Сестра смотрела на меня мамиными глазами.

– Да. А теперь пришло время пуджи.

Я провела ее в комнату для совершения пуджи и позвонила в колокольчик, чтобы боги узнали о нашем приходе. Затем мы опустились на колени перед ликами Дурги и Ганеши. Я произносила мантру в честь Дурги. Мы дотрагивались до ступней богов правой рукой, а затем кончиками пальцев касались наших лбов. Наконец я подожгла две палочки благовоний и помолилась о том, чтобы день прошел гладко и, как обычно, чтобы час состязания настал побыстрее.

Спустя несколько дней, когда я упражнялась в стрельбе из лука, боги вняли моим молитвам. Шиваджи принес в наш дом поразительную новость.

– Рани отправила на покой одну из дургаваси, – сообщил он. – Состязания назначены через двенадцать месяцев.

– Тогда мне уже исполнится семнадцать. Даже лгать не придется.

Шиваджи хотел что-то мне сказать, когда раздался крик Ануджи:

– Сита!

Сестра, запыхавшись, подбежала к нам.

– Там, на земле, птица с перебитым крылом!

Мы пошли туда, куда показала Ануджа. Маленькая бюльбюль с черным оперением и ярко-красными щечками прижимала поврежденное крыло к своему крошечному тельцу. Ануджа нагнулась и взяла птичку.

– Можно ее вылечить? Кто-нибудь знает, как ей помочь?

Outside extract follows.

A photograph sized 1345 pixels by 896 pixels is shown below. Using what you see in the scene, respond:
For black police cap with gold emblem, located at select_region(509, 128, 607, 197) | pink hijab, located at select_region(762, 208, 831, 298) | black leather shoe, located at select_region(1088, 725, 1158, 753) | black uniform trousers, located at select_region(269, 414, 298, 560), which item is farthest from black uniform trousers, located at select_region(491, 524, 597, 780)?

На лице Шиваджи отразились противоречивые чувства. Конечно, он хотел ей помочь, но сейчас надо было начинать занятие со мной.

– Думаю, мой младший сын сможет помочь. У него дар целителя. Иногда он ходит к лекарю животных и помогает ему.

Пока Шиваджи ходил за сыном, я принесла дупатту и повязала голову этим легким шарфиком, который носят наши женщины.

– Помните Ишана? – вместо того чтобы представить сына, спросил Шиваджи.

Паренек застенчиво улыбнулся. Я слышала, что недавно он отпраздновал свое четырнадцатилетие, но для своего возраста Ишан был каким-то очень уж худым и низкорослым. Самый младший и самый щуплый из трех братьев. Поклонившись, Ишан коснулся ног моего отца правой рукой, затем – третьего глаза и места на груди, под которым билось сердце. Таково обычное приветствие в Индии, особенно если младший по возрасту не видел старшего уже довольно продолжительное время.

– Ишан! – воскликнула бабка, спешно выходя из дома во двор.

Ануджа тут же придвинулась поближе ко мне.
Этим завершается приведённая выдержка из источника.